**PROBLEMS TO WORK ON**
A: Name every user who posted in the Phrag. tetzlaffianum forum thread on Feb 14, 2010.
B: Carry the Phrag. tetzlaffianum forum thread forward, writing what comes next after its final line.

**QUOTED PASSAGE**
# Phrag. tetzlaffianum



## John M (Feb 14, 2010)

A very vigorous grower for me; but, this is the first time it's bloomed since Wendy gave me a division of her plant back in 2006. It seems to need to be multi-growth before it will begin blooming. It readily side-branches and often holds 3, or sometimes even 4 flowers per growing tip. This plant was set back by the freeze two years ago; but, it has come back with a vengence. So, I'm happy!


----------



## Ernie (Feb 14, 2010)

That's neat!

-Ernie


----------



## NYEric (Feb 14, 2010)

Not bad. Thanx for sharing.


----------



## Paph_LdyMacBeth (Feb 14, 2010)

Those are some very nice blooms.


----------



## Orchidzrule (Feb 15, 2010)

John, that's a happy plant. What medium are you growing it in?


----------



## JeanLux (Feb 15, 2010)

great growing!!! Jean


----------



## paphjoint (Feb 15, 2010)

Very nice - what's the status of this one ? - bot spec, nat hybrid ?


----------



## John M (Feb 15, 2010)

Thanks everyone!




Orchidzrule said:


> John, that's a happy plant. What medium are you growing it in?



I'll have to check tomorrow and get back to you with the answer.



> Very nice - what's the status of this one ? - bot spec, nat hybrid?



As far as I know, this plant is still causing controversy. I'm not aware of it being accused of being a natural hybrid. All that I've heard is that it's accused of being a man-made hybrid. However, it won't self; so, there are no populations of seedlings to grow up and bloom to see if it breeds true.


----------



## Shiva (Feb 15, 2010)

John, I got another bad case of salivation... Gorgeous plant and flowers.


----------



## toddybear (Feb 15, 2010)

One stunning plant!


----------



## biothanasis (Feb 15, 2010)

Splendid!!!! The flowers look like they have different colour in each photo! Which is the real one?


----------



## Kavanaru (Feb 15, 2010)

**SUPPLIED DATA**
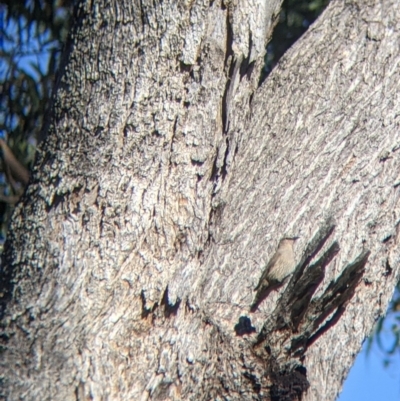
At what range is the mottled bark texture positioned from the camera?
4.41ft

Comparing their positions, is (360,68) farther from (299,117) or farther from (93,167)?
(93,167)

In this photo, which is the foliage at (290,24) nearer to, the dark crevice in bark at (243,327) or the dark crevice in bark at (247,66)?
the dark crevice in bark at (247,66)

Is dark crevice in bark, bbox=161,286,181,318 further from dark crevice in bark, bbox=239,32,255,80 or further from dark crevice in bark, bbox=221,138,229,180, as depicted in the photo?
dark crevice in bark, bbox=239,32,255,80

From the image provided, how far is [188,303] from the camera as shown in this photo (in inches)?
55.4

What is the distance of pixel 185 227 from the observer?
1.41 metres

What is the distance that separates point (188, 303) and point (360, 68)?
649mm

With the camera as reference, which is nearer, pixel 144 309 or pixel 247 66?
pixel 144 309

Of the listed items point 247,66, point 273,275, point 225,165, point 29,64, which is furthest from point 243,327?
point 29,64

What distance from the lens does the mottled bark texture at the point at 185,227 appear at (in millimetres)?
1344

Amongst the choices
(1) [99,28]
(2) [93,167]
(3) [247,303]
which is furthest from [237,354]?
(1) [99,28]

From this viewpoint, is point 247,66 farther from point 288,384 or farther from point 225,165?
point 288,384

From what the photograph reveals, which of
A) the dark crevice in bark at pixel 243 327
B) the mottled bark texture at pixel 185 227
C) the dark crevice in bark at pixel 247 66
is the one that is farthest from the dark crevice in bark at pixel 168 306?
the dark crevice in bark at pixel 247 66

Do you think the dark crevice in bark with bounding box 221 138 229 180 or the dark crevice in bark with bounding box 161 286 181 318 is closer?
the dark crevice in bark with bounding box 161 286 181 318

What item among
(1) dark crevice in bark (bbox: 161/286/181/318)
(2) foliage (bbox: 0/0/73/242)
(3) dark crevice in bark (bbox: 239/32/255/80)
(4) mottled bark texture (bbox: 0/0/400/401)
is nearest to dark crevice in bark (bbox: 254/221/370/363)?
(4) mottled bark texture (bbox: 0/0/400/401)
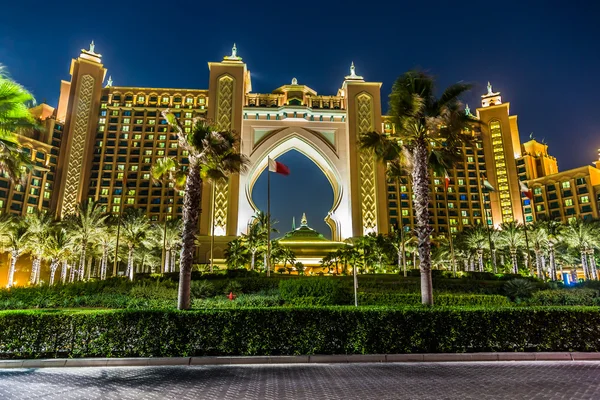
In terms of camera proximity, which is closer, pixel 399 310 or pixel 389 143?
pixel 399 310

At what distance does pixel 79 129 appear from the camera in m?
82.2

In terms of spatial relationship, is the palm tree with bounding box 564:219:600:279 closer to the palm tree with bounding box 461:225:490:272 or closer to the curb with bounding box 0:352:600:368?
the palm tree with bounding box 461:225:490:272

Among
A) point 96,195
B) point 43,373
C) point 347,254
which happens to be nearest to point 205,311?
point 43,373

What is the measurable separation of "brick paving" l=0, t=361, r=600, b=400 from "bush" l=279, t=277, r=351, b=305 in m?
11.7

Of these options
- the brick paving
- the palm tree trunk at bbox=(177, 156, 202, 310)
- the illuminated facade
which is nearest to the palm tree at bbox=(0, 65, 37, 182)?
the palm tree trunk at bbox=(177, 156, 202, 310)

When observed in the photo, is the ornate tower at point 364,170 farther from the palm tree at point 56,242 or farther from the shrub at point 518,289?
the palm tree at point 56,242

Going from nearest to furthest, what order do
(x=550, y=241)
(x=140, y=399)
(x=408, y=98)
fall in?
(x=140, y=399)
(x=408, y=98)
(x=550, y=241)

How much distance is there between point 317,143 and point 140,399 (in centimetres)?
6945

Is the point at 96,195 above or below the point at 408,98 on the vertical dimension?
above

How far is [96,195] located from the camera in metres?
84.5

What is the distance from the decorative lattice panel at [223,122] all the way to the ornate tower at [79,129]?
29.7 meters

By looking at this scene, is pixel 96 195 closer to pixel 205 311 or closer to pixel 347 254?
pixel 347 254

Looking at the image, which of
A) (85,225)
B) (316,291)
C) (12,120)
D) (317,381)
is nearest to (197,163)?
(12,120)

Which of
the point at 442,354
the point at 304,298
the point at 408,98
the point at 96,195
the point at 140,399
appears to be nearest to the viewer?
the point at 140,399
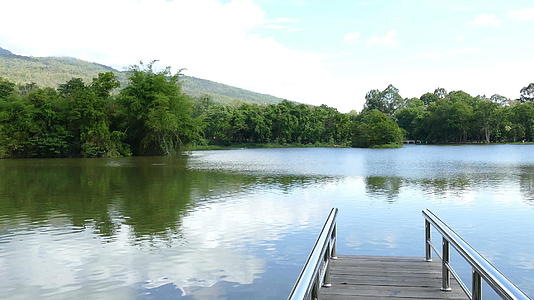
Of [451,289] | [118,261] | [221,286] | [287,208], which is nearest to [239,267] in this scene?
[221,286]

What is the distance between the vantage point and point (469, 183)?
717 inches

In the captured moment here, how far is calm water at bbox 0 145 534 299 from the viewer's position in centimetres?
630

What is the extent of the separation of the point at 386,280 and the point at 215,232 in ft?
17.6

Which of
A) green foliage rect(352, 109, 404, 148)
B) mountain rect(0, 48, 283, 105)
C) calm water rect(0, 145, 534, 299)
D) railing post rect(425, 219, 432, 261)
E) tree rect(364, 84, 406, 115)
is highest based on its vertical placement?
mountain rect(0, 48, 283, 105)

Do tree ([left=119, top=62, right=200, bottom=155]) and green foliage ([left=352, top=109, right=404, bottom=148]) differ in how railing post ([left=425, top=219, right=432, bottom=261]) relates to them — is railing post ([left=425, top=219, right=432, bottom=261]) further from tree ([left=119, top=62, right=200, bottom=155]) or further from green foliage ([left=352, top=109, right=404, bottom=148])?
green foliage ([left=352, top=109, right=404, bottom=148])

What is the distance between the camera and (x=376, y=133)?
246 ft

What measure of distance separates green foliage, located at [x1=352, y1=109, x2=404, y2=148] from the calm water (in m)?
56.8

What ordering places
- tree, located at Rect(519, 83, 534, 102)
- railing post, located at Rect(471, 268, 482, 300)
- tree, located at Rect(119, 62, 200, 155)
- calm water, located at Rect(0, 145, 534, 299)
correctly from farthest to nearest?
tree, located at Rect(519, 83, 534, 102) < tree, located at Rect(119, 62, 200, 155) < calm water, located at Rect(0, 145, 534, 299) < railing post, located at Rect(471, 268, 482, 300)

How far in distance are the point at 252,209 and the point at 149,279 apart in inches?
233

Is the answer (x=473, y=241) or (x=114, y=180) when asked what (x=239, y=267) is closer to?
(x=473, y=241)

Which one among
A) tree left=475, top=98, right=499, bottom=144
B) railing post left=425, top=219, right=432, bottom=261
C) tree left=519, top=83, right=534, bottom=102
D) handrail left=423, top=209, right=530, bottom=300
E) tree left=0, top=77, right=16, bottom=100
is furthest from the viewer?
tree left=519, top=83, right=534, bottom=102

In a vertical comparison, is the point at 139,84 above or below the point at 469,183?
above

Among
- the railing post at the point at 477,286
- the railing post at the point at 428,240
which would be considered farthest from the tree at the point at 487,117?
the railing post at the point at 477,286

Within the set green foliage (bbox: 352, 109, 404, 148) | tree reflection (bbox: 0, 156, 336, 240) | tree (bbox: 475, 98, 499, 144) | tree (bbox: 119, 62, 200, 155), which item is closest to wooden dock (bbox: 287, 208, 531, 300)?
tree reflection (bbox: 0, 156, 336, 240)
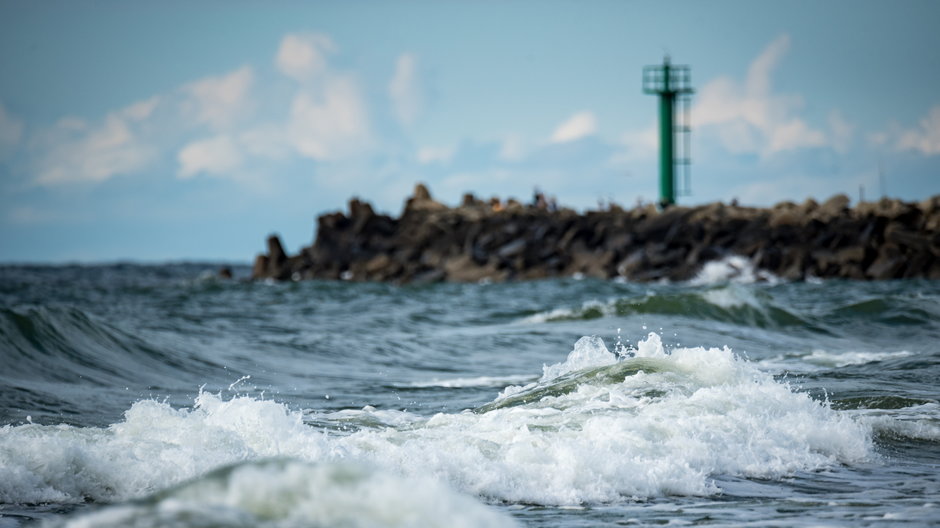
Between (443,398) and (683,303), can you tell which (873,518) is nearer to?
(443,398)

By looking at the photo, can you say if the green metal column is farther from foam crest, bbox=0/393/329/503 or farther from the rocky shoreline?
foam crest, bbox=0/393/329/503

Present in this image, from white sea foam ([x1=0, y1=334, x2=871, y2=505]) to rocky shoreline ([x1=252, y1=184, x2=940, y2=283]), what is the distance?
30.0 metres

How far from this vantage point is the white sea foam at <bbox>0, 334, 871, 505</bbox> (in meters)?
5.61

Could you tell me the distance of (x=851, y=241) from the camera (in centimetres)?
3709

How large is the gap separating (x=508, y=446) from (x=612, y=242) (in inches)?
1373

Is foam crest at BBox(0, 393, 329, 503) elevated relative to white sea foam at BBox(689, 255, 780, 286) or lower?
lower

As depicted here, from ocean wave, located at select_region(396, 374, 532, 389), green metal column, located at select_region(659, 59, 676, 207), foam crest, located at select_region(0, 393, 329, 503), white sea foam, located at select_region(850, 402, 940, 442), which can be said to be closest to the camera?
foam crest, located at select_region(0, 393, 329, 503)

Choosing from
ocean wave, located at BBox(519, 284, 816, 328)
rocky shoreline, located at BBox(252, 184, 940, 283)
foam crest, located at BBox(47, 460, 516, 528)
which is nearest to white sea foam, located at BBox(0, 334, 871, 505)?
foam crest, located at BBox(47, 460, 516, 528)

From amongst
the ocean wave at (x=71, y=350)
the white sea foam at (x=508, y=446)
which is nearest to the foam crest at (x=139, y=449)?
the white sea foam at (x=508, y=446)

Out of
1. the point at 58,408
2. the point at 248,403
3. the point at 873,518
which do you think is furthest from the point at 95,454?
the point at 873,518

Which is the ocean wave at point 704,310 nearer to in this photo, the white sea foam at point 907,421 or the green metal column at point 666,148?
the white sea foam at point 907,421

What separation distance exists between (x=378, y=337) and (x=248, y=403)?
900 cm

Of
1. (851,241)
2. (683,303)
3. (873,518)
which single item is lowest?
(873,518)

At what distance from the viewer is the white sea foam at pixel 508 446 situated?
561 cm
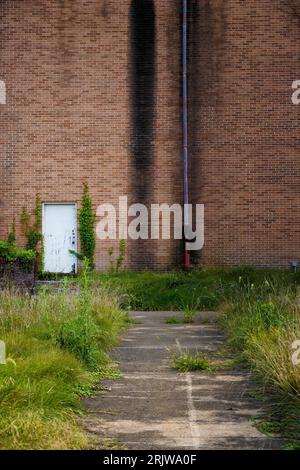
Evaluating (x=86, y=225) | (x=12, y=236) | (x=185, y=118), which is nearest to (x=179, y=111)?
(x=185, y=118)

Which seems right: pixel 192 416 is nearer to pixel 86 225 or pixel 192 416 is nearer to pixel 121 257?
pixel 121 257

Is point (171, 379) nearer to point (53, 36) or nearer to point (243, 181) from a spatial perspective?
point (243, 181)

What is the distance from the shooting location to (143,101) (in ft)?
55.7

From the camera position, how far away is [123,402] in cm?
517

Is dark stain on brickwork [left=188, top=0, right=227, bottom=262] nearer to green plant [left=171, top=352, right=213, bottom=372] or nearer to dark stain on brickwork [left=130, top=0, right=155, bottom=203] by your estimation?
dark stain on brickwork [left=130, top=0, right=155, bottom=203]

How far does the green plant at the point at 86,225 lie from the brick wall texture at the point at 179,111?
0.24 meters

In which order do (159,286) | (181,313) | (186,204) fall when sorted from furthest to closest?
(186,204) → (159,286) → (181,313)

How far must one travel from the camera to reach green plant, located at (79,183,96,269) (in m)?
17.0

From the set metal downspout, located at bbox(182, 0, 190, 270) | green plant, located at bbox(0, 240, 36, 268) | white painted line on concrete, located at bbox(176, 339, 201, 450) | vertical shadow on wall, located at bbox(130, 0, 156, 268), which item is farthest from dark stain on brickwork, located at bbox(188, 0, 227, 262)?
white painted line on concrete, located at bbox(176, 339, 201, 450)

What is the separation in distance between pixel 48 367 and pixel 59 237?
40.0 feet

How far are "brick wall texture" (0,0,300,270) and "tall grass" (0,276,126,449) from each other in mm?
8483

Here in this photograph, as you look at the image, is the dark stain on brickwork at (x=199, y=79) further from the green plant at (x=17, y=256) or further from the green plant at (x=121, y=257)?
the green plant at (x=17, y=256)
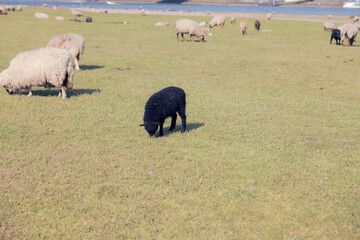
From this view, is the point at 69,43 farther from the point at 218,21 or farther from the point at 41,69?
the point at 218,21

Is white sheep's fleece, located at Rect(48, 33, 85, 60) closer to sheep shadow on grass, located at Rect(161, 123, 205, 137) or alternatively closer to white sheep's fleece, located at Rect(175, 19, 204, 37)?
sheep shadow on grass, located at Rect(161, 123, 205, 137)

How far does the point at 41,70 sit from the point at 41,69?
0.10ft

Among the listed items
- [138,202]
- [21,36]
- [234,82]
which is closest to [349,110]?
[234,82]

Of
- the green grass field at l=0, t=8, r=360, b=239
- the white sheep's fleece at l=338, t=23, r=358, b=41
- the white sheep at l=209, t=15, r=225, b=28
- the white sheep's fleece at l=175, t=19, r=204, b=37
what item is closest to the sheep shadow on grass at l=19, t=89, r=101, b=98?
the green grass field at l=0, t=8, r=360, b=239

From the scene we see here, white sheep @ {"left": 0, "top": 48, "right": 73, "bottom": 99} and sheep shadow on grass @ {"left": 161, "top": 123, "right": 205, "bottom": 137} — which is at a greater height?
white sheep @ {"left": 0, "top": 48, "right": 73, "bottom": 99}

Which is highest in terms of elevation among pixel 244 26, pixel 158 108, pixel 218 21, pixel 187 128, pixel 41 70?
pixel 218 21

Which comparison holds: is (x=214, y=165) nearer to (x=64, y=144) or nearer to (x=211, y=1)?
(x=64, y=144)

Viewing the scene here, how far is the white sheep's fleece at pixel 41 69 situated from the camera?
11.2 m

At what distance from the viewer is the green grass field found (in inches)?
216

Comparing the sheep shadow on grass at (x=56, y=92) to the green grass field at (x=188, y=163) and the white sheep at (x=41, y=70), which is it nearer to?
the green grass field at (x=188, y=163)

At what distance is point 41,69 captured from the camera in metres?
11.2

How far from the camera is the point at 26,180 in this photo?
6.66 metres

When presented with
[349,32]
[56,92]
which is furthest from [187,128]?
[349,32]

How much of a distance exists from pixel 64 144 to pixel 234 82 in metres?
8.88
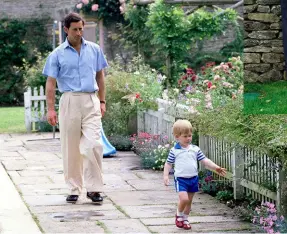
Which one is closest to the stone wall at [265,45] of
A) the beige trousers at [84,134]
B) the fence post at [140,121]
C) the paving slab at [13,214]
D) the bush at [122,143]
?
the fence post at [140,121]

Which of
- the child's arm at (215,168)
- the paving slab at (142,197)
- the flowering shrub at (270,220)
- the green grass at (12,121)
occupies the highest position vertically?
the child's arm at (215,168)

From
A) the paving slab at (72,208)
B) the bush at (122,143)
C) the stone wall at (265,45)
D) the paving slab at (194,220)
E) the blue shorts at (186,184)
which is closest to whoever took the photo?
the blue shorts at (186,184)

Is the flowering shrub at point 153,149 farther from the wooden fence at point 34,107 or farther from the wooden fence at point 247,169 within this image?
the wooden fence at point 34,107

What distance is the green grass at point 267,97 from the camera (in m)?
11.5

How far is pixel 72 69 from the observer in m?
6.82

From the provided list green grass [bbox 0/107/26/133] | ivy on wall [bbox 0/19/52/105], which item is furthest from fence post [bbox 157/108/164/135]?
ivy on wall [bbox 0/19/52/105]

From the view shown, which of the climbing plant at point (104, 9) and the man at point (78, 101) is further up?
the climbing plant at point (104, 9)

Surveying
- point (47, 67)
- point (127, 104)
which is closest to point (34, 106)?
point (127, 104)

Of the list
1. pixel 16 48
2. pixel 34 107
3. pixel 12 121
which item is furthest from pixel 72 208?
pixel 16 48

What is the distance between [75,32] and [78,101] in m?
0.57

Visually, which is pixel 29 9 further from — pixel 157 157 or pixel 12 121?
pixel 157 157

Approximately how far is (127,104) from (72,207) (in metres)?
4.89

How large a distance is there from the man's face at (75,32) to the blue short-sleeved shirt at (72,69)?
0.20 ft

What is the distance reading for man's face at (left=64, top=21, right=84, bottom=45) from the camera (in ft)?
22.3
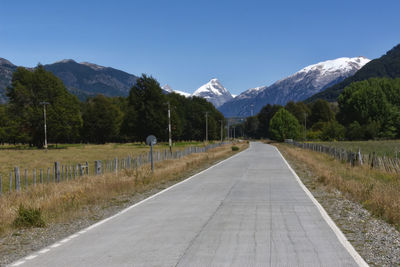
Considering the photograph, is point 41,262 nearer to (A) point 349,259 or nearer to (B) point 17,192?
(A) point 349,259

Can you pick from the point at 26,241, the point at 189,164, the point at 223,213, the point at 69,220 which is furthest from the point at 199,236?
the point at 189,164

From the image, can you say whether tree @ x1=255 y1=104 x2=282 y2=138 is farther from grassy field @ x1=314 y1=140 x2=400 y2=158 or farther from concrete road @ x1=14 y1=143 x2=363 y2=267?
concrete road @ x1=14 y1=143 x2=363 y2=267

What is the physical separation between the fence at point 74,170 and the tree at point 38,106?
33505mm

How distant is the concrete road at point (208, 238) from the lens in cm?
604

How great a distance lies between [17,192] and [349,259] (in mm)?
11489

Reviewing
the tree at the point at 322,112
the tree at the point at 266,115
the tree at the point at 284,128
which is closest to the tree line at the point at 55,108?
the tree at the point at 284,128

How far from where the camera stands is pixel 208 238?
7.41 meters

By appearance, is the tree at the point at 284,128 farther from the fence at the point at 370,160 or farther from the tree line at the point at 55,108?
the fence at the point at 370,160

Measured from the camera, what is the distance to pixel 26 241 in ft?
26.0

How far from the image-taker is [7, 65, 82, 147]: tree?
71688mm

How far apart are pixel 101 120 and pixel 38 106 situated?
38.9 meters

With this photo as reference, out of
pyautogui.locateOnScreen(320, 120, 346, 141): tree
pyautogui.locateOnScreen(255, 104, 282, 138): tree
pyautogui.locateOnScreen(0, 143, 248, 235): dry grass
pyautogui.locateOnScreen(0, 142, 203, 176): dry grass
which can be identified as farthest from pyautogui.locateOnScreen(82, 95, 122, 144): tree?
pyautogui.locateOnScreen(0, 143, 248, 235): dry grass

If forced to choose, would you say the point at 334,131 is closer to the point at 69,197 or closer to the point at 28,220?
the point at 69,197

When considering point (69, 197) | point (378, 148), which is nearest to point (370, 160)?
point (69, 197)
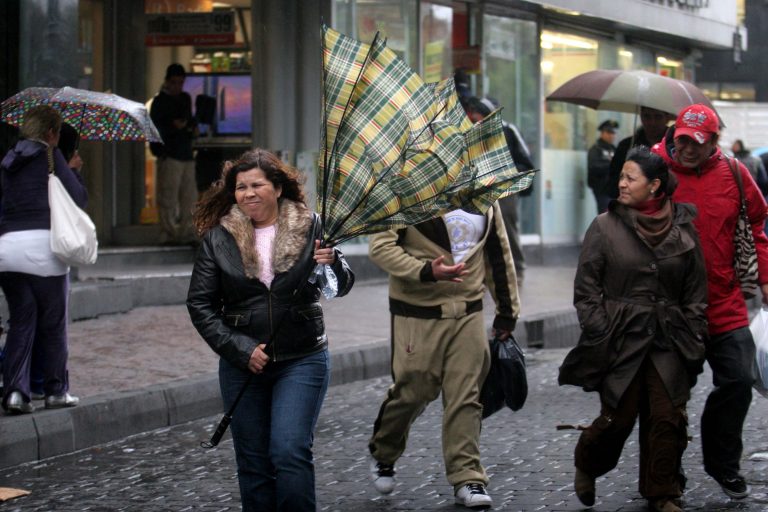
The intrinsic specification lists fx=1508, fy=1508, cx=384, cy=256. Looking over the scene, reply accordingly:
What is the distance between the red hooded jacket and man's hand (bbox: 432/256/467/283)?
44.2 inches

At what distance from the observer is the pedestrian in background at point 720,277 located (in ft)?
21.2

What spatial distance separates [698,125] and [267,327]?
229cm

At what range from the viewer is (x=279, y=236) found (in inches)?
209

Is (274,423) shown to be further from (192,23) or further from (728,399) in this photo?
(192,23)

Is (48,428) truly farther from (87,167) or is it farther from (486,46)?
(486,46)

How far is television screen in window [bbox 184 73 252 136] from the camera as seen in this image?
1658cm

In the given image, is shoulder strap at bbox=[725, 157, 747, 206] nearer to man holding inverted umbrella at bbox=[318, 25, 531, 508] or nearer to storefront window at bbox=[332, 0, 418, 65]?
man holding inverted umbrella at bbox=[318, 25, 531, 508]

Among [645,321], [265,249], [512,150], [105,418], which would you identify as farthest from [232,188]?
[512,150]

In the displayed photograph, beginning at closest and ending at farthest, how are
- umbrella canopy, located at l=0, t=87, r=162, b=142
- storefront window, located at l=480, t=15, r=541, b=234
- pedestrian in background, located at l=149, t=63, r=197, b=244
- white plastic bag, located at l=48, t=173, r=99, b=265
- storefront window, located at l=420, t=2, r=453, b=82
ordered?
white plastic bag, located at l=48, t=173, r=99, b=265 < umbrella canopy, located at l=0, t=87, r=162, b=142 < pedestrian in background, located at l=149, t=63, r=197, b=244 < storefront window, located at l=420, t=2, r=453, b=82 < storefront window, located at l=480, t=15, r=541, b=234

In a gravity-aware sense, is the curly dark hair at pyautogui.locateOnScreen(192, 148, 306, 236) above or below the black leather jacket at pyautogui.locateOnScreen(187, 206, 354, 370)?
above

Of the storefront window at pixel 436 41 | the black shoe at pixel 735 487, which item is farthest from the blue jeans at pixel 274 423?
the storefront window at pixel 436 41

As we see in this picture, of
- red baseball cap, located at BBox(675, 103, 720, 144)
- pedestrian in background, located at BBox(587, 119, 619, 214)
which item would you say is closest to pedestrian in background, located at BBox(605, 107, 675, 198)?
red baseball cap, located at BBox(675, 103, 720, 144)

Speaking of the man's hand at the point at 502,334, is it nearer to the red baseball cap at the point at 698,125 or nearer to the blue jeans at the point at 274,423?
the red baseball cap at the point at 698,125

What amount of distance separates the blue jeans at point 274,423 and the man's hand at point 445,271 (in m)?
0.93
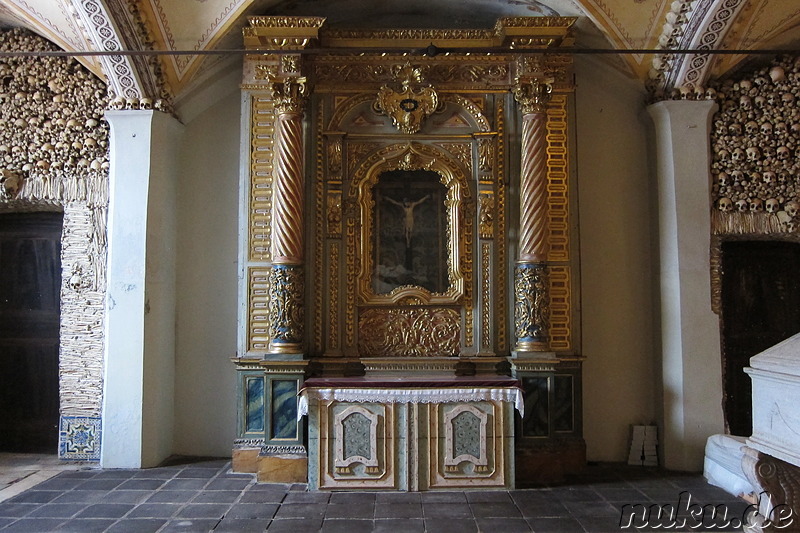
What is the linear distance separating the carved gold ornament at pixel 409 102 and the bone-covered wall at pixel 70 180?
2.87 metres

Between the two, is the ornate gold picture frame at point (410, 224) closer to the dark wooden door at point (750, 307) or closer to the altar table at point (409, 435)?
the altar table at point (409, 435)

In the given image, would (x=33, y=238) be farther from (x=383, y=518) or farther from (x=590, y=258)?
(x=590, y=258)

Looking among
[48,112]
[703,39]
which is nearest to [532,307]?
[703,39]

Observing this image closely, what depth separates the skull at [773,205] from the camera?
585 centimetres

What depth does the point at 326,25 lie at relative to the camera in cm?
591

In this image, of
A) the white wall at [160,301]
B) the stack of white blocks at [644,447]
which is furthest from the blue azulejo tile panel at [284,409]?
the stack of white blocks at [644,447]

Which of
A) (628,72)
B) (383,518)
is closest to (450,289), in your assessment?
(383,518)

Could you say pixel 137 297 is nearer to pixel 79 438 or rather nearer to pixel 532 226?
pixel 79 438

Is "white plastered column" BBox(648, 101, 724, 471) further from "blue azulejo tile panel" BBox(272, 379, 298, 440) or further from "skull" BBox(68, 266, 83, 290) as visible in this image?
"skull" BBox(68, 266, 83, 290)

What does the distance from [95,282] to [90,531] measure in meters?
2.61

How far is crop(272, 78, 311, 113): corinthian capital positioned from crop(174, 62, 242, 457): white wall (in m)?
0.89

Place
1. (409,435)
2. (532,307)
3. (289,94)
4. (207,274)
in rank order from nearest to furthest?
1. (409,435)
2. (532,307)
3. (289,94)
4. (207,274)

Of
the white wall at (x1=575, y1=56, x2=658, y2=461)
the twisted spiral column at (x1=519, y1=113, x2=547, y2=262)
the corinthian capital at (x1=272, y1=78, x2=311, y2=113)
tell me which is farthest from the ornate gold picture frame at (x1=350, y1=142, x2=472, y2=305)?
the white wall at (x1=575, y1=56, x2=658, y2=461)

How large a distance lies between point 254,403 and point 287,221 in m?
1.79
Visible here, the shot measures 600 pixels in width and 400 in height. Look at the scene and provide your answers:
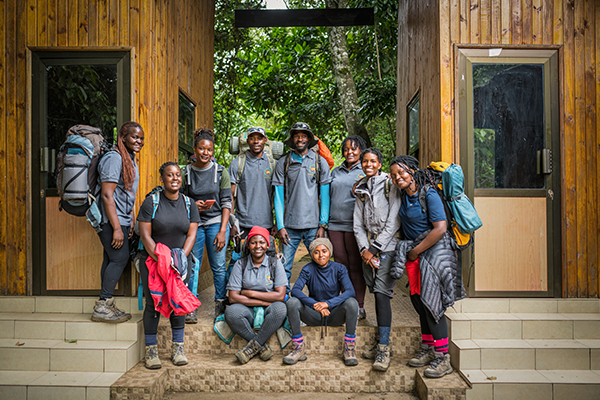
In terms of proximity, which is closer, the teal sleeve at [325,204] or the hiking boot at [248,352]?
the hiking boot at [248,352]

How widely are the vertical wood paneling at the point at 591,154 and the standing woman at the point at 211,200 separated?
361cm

**TASK ANSWERS**
A: John M, Ernie, NYEric, Paph_LdyMacBeth

B:
NYEric said:


> Not bad. Thanx for sharing.



Not bad!?  (OK, I know.. not besseae hybrid )

call me amateur, call me "Phrag uneducated", call me whatever you want, but this plant (IMO) is gorgeous! :drool: don't mind whether Bot species, natural hybrid or man-made... wow!


----------



## phrag guy (Feb 15, 2010)

very nice John,I managed to get it to set a pod on it last year using Barbera LeAnn but only got a few seedlings. I could never get it to self.
Nice growing


----------



## Hera (Feb 15, 2010)

Very nice!


----------



## John M (Feb 15, 2010)

Thanks everyone!



biothanasis said:


> Splendid!!!! The flowers look like they have different colour in each photo! Which is the real one?



The top photo is correct. The whole plant photo is a bit too yellow. Sorry. Although, the pouch colour does lighten after a week or two. You can see in the close-up that the pouches are different colours. That's because of the age of the flowers.



> I managed to get it to set a pod on it last year using Barbera LeAnn but only got a few seedlings. I could never get it to self.



Well, at least you got it to set a capsule with some viable seeds. Congrats on that, Russell.


----------



## ohio-guy (Feb 15, 2010)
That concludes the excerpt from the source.